Mobile phone use unhealthy?

On 25 August 2009, the EM Radiation Research Trust (45 Queen Street, Exeter, England) published a very robust international report on the health risks of mobile phone use. The radio radiation to the ear is said to be similar to the radio radiation in a microwave oven and as such 'cook' parts of the brain next to the ringing ear.

We use the word radio radiation where ElectroMagnetic (EM) radiation is meant.

Privacy First presents this report in PDF form for pdf download HERE and the quotes from scholars in response to this report pdf download HERE. In fact, this is a long-term medical experiment on four billion people.
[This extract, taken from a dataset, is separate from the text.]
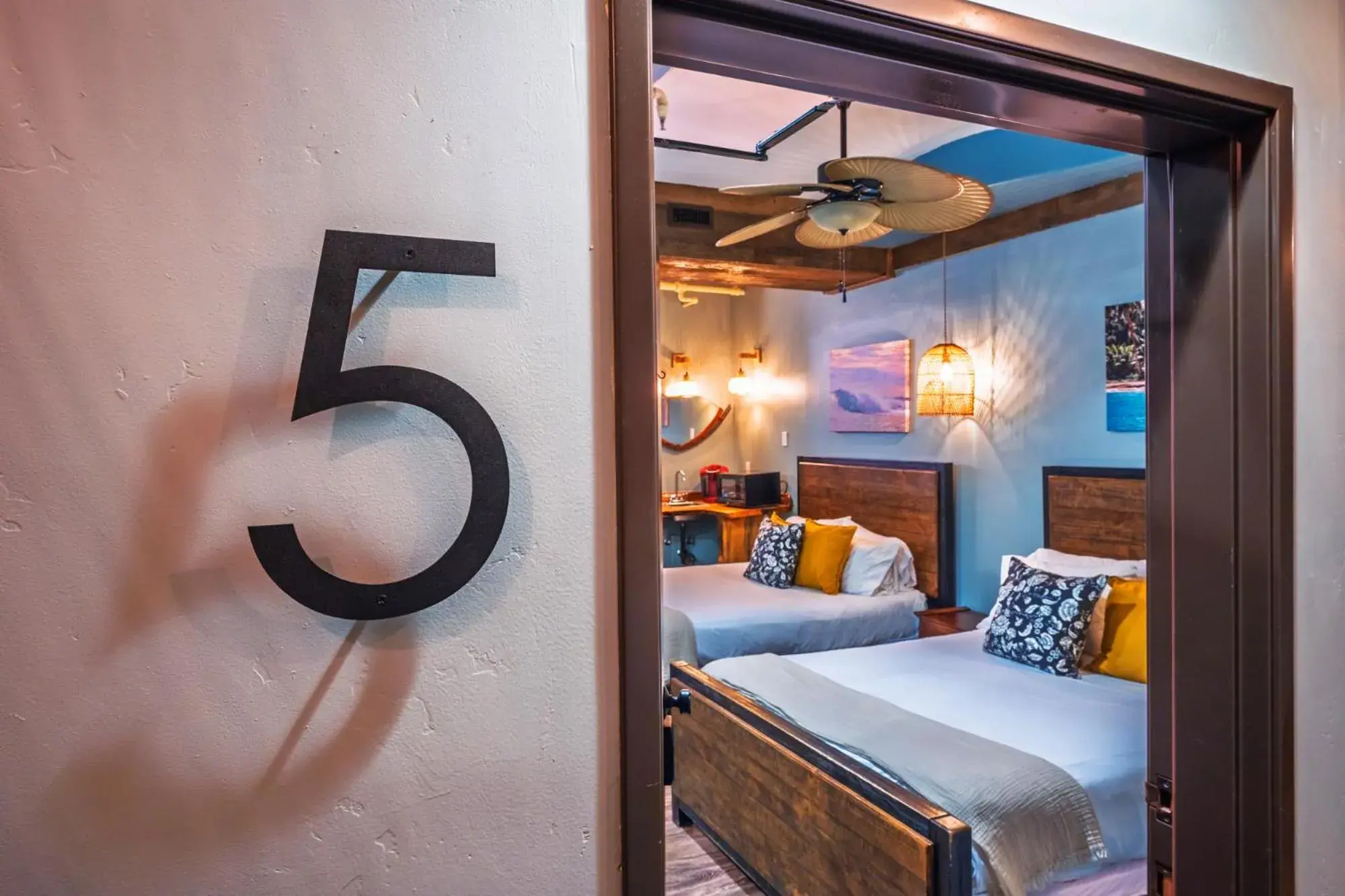 Deluxe Triple Room in Nomads Hotel Deluxe Triple Room in Nomads Hotel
The situation is similar to asbestos and second-hand smoke, but in this case it is different. In the first place, you don't notice anything (no pain because brains are insensitive) except maybe a heated ear. In the second place, bystanders are not affected. Thirdly, mobile phone use is fun and necessary, which can definitely not be said of asbestos. Meanwhile, asbestos and smoking in public are banned by law. None of that is likely to happen with mobile phones.

There is also the group of techno-optimists who argue that technology will probably find a solution to it soon.

Let us hope so.

Below, for completeness, is an announcement in the English press denouncing an earlier investigation that had been paid for by international phone companies.

Cellphones Cause Brain Tumours, Says New Report By International EMF Collaborative

This report, sent to government leaders and media today, details eleven design flaws of the 13-country, Telecom-funded Interphone study. The Interphone study, begun in 1999, was intended to determine the risks of brain tumours, but its full publication has been held up for years. Components of this study published to date reveal what the authors call a 'systemic-skew', greatly underestimating brain tumour risk.
The design flaws include categorising subjects who used portable phones (which emit the same microwave radiation as cellphones,) as 'unexposed'; exclusion of many types of brain tumours; exclusion of people who had died, or were too ill to be interviewed, as a consequence of their brain tumour; and exclusion of children and young adults, who are more vulnerable.
Lloyd Morgan, lead author and member of the Bioelectromagnetics Society says, "Exposure to cellphone radiation is the largest human health experiment ever undertaken, without informed consent, and has enrolled some 4 billion participants. Science has shown increased risk of brain tumours from use of cellphones, as well as increased risk of eye cancer, salivary gland tumours, testicular cancer, non-Hodgkin's lymphoma and leukemia. The public must be informed."
International scientists endorsing "Cellphones and Brain Tumours: 15 Reasons for Concern" include Ronald B. Herberman, MD, Director Emeritus, University of Pittsburgh Cancer Institute; David Carpenter, MD, Director, Institute for Health and the Environment, University at Albany; Martin Blank, PhD, Associate Professor of Physiology and Cellular Biophysics, Columbia University; Professor Yury Grigoriev, Chairman of Russian National Committee on Non-Ionizing Radiation Protection, and many others.